■ **EXERCISE GOAL**
Copy word for word the portion of the essay on Isaac Babel and Ukraine that lies between "Ukraine is a" and "villages, emptied worlds.", inclusive.

----- EXTRACT PROVIDED -----

Ukraine is a land of ghosts, and one of the greatest horrors of Russia’s invasion is that it promises the creation of more ghosts and more hauntings. When I awoke on the 24th of February last year and saw the first fires on Ukrainian soil, I was overwhelmed in a way that I didn’t think possible of myself with visions of emptiness. Empty houses, empty villages, emptied worlds.

Babel’s Ukraine

Many worlds have been lost in Ukraine. At least two of them we see in the work of Isaac Babel. The Soviet writer, a Jew from Odessa on the Ukrainian coast, described a world of gangsters and crime that seems more appropriate to America than anywhere this side of the Atlantic, in his Odessa Tales. But today I am writing about another world, the world of today’s West Ukraine, a land that at the time was the site of one of the Soviet Union’s first wars – in fact, a war before the Union really had that name at all – the Soviet-Polish War of 1919-1921.

Babel’s Red Army Cavalry, a short story cycle that is the most brilliant I have ever read, is his main work of the period. (You can read my translation of one story here). But even though it is written with plenty of cunning, and was successfully published in the USSR, it is still a work of evasiveness. Babel also kept a writer’s diary of the period, the 1920 Diary, and here he is much less equivocal about what he saw and what he experienced. Here, for readers, there is the terrible horror and curiosity of a world that is being annihilated before our eyes, a world that will be finished off some twenty years later with the invasion of the lands by German troops and later population transfers organised by Stalin.

Contested Identities – Babel and the Land

The 1920 Diary is a text about identity. In the contested land of today’s West Ukraine, Poland, and Belarus live Poles, Ukrainians, Russians, Jews, and Czechs. They speak languages ranging from German to Yiddish, Polish to Ukrainian and Russian, and practice a hodgepodge of faiths including traditional Catholicism, the Uniate faith, Eastern Orthodoxy, and of course Judaism. From town-to-town identity shifts in a way that seems scarcely believable today. But beyond this, there is Babel himself. We can read the diary, like we read the Red Army Cavalry Stories, as a site of struggle between Babel’s understandings of himself. In fact, due to its personal nature, the 1920 Diary is perhaps even better for this than the stories are.

----- STORED DATA -----

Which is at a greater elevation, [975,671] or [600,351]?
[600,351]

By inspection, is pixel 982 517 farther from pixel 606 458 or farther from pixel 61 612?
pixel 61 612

-----

■ **RESULT BELOW**
Ukraine is a land of ghosts, and one of the greatest horrors of Russia’s invasion is that it promises the creation of more ghosts and more hauntings. When I awoke on the 24th of February last year and saw the first fires on Ukrainian soil, I was overwhelmed in a way that I didn’t think possible of myself with visions of emptiness. Empty houses, empty villages, emptied worlds.